BEGIN

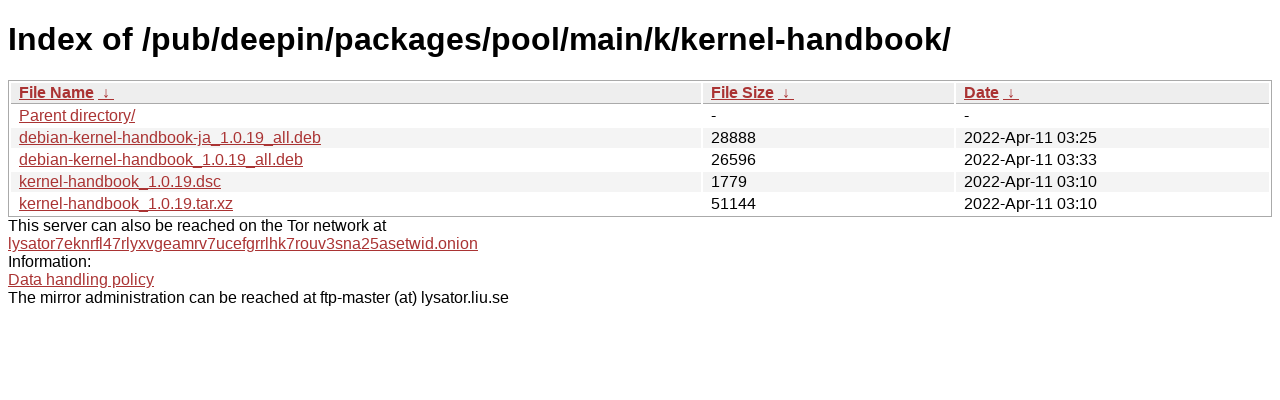

--- FILE ---
content_type: text/html; charset=utf-8
request_url: http://ftp.lysator.liu.se/pub/deepin/packages/pool/main/k/kernel-handbook/
body_size: 2580
content:
<!DOCTYPE html><html><head><meta http-equiv="content-type" content="text/html; charset=utf-8"><meta name="viewport" content="width=device-width"><style type="text/css">body,html {background:#fff;font-family:"Bitstream Vera Sans","Lucida Grande","Lucida Sans Unicode",Lucidux,Verdana,Lucida,sans-serif;}tr:nth-child(even) {background:#f4f4f4;}th,td {padding:0.1em 0.5em;}th {text-align:left;font-weight:bold;background:#eee;border-bottom:1px solid #aaa;}#list {border:1px solid #aaa;width:100%;}a {color:#a33;}a:hover {color:#e33;}</style>

<title>Index of /pub/deepin/packages/pool/main/k/kernel-handbook/</title>
</head><body><h1>Index of /pub/deepin/packages/pool/main/k/kernel-handbook/</h1>
<table id="list"><thead><tr><th style="width:55%"><a href="?C=N&amp;O=A">File Name</a>&nbsp;<a href="?C=N&amp;O=D">&nbsp;&darr;&nbsp;</a></th><th style="width:20%"><a href="?C=S&amp;O=A">File Size</a>&nbsp;<a href="?C=S&amp;O=D">&nbsp;&darr;&nbsp;</a></th><th style="width:25%"><a href="?C=M&amp;O=A">Date</a>&nbsp;<a href="?C=M&amp;O=D">&nbsp;&darr;&nbsp;</a></th></tr></thead>
<tbody><tr><td class="link"><a href="../">Parent directory/</a></td><td class="size">-</td><td class="date">-</td></tr>
<tr><td class="link"><a href="debian-kernel-handbook-ja_1.0.19_all.deb" title="debian-kernel-handbook-ja_1.0.19_all.deb">debian-kernel-handbook-ja_1.0.19_all.deb</a></td><td class="size">              28888</td><td class="date">2022-Apr-11 03:25</td></tr>
<tr><td class="link"><a href="debian-kernel-handbook_1.0.19_all.deb" title="debian-kernel-handbook_1.0.19_all.deb">debian-kernel-handbook_1.0.19_all.deb</a></td><td class="size">              26596</td><td class="date">2022-Apr-11 03:33</td></tr>
<tr><td class="link"><a href="kernel-handbook_1.0.19.dsc" title="kernel-handbook_1.0.19.dsc">kernel-handbook_1.0.19.dsc</a></td><td class="size">               1779</td><td class="date">2022-Apr-11 03:10</td></tr>
<tr><td class="link"><a href="kernel-handbook_1.0.19.tar.xz" title="kernel-handbook_1.0.19.tar.xz">kernel-handbook_1.0.19.tar.xz</a></td><td class="size">              51144</td><td class="date">2022-Apr-11 03:10</td></tr>
</tbody></table><div>This server can also be reached on the Tor network at</div>
<div><a href="http://lysator7eknrfl47rlyxvgeamrv7ucefgrrlhk7rouv3sna25asetwid.onion/">lysator7eknrfl47rlyxvgeamrv7ucefgrrlhk7rouv3sna25asetwid.onion</a></div>
<div>Information:</div>
<div><a href="/datahanteringspolicy.txt">Data handling policy</a></div>
<div>The mirror administration can be reached at ftp-master (at) lysator.liu.se</div>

END

**About this exercise:**
Could you copy each line above exactly as written, minus any pictures?

**The completed task:**
--- FILE ---
content_type: text/html; charset=utf-8
request_url: http://ftp.lysator.liu.se/pub/deepin/packages/pool/main/k/kernel-handbook/
body_size: 2580
content:
<!DOCTYPE html><html><head><meta http-equiv="content-type" content="text/html; charset=utf-8"><meta name="viewport" content="width=device-width"><style type="text/css">body,html {background:#fff;font-family:"Bitstream Vera Sans","Lucida Grande","Lucida Sans Unicode",Lucidux,Verdana,Lucida,sans-serif;}tr:nth-child(even) {background:#f4f4f4;}th,td {padding:0.1em 0.5em;}th {text-align:left;font-weight:bold;background:#eee;border-bottom:1px solid #aaa;}#list {border:1px solid #aaa;width:100%;}a {color:#a33;}a:hover {color:#e33;}</style>

<title>Index of /pub/deepin/packages/pool/main/k/kernel-handbook/</title>
</head><body><h1>Index of /pub/deepin/packages/pool/main/k/kernel-handbook/</h1>
<table id="list"><thead><tr><th style="width:55%"><a href="?C=N&amp;O=A">File Name</a>&nbsp;<a href="?C=N&amp;O=D">&nbsp;&darr;&nbsp;</a></th><th style="width:20%"><a href="?C=S&amp;O=A">File Size</a>&nbsp;<a href="?C=S&amp;O=D">&nbsp;&darr;&nbsp;</a></th><th style="width:25%"><a href="?C=M&amp;O=A">Date</a>&nbsp;<a href="?C=M&amp;O=D">&nbsp;&darr;&nbsp;</a></th></tr></thead>
<tbody><tr><td class="link"><a href="../">Parent directory/</a></td><td class="size">-</td><td class="date">-</td></tr>
<tr><td class="link"><a href="debian-kernel-handbook-ja_1.0.19_all.deb" title="debian-kernel-handbook-ja_1.0.19_all.deb">debian-kernel-handbook-ja_1.0.19_all.deb</a></td><td class="size">              28888</td><td class="date">2022-Apr-11 03:25</td></tr>
<tr><td class="link"><a href="debian-kernel-handbook_1.0.19_all.deb" title="debian-kernel-handbook_1.0.19_all.deb">debian-kernel-handbook_1.0.19_all.deb</a></td><td class="size">              26596</td><td class="date">2022-Apr-11 03:33</td></tr>
<tr><td class="link"><a href="kernel-handbook_1.0.19.dsc" title="kernel-handbook_1.0.19.dsc">kernel-handbook_1.0.19.dsc</a></td><td class="size">               1779</td><td class="date">2022-Apr-11 03:10</td></tr>
<tr><td class="link"><a href="kernel-handbook_1.0.19.tar.xz" title="kernel-handbook_1.0.19.tar.xz">kernel-handbook_1.0.19.tar.xz</a></td><td class="size">              51144</td><td class="date">2022-Apr-11 03:10</td></tr>
</tbody></table><div>This server can also be reached on the Tor network at</div>
<div><a href="http://lysator7eknrfl47rlyxvgeamrv7ucefgrrlhk7rouv3sna25asetwid.onion/">lysator7eknrfl47rlyxvgeamrv7ucefgrrlhk7rouv3sna25asetwid.onion</a></div>
<div>Information:</div>
<div><a href="/datahanteringspolicy.txt">Data handling policy</a></div>
<div>The mirror administration can be reached at ftp-master (at) lysator.liu.se</div>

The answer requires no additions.